● **Supplied records**

----------

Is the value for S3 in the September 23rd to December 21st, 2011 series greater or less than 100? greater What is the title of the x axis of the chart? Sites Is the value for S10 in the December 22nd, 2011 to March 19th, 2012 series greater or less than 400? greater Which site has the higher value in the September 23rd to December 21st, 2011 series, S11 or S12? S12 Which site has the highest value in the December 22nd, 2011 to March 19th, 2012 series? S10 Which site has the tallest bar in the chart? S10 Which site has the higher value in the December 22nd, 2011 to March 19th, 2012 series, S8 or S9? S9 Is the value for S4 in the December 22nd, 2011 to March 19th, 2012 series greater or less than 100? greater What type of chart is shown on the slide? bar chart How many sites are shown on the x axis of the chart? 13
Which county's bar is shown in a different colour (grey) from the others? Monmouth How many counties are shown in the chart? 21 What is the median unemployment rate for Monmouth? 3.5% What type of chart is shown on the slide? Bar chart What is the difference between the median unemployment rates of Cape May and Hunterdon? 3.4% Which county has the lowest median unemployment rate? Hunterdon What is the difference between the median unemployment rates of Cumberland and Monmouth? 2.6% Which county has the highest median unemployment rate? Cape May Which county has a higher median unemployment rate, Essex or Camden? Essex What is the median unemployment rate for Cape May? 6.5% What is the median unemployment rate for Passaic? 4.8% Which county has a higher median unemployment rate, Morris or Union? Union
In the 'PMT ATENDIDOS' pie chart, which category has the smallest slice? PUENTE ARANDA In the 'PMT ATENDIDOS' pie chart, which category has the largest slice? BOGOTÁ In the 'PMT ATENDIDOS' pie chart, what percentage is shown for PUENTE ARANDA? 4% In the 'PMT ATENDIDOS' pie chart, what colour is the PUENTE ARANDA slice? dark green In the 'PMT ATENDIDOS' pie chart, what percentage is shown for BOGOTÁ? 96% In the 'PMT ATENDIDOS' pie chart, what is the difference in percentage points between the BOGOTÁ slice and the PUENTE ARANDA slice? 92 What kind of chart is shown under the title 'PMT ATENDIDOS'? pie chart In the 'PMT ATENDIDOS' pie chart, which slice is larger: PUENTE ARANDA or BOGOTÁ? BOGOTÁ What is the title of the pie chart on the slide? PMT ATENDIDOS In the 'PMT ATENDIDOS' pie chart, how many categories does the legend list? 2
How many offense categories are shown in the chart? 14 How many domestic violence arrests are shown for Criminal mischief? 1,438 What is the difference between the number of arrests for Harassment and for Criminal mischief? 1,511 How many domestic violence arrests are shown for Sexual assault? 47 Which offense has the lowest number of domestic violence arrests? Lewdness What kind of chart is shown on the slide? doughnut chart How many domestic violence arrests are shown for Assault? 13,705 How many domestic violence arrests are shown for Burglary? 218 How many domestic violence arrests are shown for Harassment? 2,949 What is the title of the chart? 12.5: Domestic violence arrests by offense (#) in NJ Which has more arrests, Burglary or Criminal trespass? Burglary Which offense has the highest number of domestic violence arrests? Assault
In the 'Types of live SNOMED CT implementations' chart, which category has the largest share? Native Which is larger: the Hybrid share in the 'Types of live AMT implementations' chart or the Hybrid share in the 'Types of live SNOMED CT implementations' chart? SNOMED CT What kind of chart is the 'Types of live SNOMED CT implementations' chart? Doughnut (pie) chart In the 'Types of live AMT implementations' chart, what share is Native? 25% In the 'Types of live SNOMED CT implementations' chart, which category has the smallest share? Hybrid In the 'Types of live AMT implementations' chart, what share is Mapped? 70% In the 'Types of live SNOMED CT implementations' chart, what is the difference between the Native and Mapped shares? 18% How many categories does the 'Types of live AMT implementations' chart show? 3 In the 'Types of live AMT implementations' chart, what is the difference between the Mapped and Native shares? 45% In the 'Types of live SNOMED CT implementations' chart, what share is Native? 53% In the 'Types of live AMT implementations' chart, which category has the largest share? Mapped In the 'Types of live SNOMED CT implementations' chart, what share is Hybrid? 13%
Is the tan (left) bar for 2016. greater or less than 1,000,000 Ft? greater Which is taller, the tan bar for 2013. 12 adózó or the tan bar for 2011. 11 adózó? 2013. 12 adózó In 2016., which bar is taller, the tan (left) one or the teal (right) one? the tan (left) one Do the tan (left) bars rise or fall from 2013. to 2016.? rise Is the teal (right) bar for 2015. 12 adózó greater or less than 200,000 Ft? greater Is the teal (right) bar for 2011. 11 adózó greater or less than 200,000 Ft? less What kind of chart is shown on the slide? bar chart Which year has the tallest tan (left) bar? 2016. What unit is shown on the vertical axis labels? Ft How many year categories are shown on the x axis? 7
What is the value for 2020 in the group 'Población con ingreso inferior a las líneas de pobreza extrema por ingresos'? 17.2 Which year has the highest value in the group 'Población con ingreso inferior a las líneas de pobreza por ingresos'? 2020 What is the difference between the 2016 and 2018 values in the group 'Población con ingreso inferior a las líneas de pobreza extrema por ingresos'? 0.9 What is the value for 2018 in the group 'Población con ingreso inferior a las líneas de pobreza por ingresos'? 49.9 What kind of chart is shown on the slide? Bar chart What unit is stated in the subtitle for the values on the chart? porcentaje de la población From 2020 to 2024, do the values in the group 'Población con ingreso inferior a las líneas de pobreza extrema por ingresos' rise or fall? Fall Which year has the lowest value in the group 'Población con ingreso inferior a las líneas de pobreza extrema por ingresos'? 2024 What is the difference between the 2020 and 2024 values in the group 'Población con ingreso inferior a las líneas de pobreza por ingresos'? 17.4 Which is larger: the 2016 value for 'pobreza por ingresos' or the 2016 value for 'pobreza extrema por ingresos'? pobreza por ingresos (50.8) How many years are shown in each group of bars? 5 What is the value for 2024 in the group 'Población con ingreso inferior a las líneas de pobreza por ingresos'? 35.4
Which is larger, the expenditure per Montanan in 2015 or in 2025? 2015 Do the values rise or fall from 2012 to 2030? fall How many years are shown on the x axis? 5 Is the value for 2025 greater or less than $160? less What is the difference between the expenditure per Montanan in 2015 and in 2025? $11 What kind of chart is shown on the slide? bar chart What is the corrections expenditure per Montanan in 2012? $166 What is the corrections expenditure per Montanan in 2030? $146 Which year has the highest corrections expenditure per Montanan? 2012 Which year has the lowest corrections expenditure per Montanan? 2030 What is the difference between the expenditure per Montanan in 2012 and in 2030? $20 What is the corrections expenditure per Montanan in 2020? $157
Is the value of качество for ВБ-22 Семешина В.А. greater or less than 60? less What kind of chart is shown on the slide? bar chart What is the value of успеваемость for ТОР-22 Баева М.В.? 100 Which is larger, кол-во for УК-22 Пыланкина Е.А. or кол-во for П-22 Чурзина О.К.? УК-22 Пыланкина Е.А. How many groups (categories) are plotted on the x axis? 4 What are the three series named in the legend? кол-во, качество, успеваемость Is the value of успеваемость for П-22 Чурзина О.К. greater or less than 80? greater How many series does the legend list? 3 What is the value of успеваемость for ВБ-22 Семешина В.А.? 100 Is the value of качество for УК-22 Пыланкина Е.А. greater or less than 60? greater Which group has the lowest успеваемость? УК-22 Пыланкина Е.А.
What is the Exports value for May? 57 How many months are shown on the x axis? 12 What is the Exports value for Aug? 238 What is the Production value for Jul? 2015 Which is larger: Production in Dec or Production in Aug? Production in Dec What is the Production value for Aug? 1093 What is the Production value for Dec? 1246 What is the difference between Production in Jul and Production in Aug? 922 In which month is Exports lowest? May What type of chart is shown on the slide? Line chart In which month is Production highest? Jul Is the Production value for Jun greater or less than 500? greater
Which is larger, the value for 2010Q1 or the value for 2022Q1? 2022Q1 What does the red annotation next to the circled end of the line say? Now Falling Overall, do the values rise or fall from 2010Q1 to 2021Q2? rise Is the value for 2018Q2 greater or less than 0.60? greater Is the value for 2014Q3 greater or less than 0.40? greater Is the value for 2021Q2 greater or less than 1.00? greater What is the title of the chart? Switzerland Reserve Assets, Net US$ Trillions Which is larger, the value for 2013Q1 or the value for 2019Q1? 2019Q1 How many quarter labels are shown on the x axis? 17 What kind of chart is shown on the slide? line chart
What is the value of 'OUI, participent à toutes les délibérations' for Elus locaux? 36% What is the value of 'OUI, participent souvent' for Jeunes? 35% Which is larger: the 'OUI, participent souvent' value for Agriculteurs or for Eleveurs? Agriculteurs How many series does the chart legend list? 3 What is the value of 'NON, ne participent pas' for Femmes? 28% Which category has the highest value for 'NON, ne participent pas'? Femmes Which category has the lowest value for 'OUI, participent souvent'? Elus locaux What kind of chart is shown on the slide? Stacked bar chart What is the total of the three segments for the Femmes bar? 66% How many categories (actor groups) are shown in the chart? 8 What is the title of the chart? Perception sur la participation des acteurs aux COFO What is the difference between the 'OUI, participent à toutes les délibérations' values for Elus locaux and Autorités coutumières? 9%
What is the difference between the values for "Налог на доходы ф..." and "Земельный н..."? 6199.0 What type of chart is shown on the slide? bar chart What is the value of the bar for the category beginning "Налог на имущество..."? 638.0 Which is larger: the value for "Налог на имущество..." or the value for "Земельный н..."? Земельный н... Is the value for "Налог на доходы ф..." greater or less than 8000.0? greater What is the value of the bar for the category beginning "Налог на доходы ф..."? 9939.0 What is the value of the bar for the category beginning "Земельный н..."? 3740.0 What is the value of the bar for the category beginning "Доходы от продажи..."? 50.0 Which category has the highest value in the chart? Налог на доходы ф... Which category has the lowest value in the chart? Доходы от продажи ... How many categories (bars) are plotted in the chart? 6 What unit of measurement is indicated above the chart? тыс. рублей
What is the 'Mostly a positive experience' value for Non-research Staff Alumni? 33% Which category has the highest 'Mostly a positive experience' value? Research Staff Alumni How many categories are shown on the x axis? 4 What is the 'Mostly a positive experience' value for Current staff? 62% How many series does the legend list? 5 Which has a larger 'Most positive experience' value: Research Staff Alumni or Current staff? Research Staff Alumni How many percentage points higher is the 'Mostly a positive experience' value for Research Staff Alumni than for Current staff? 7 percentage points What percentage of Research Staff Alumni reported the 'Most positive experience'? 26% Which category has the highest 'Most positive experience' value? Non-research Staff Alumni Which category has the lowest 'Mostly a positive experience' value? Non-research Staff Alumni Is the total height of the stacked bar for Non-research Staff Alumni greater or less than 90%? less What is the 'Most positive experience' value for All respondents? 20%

----------

● **Task requirements**
Copy the material word for word, from its first line through the line that contains "Which county's bar".

● **The answer**
Is the value for S3 in the September 23rd to December 21st, 2011 series greater or less than 100? greater What is the title of the x axis of the chart? Sites Is the value for S10 in the December 22nd, 2011 to March 19th, 2012 series greater or less than 400? greater Which site has the higher value in the September 23rd to December 21st, 2011 series, S11 or S12? S12 Which site has the highest value in the December 22nd, 2011 to March 19th, 2012 series? S10 Which site has the tallest bar in the chart? S10 Which site has the higher value in the December 22nd, 2011 to March 19th, 2012 series, S8 or S9? S9 Is the value for S4 in the December 22nd, 2011 to March 19th, 2012 series greater or less than 100? greater What type of chart is shown on the slide? bar chart How many sites are shown on the x axis of the chart? 13
Which county's bar is shown in a different colour (grey) from the others? Monmouth How many counties are shown in the chart? 21 What is the median unemployment rate for Monmouth? 3.5% What type of chart is shown on the slide? Bar chart What is the difference between the median unemployment rates of Cape May and Hunterdon? 3.4% Which county has the lowest median unemployment rate? Hunterdon What is the difference between the median unemployment rates of Cumberland and Monmouth? 2.6% Which county has the highest median unemployment rate? Cape May Which county has a higher median unemployment rate, Essex or Camden? Essex What is the median unemployment rate for Cape May? 6.5% What is the median unemployment rate for Passaic? 4.8% Which county has a higher median unemployment rate, Morris or Union? Union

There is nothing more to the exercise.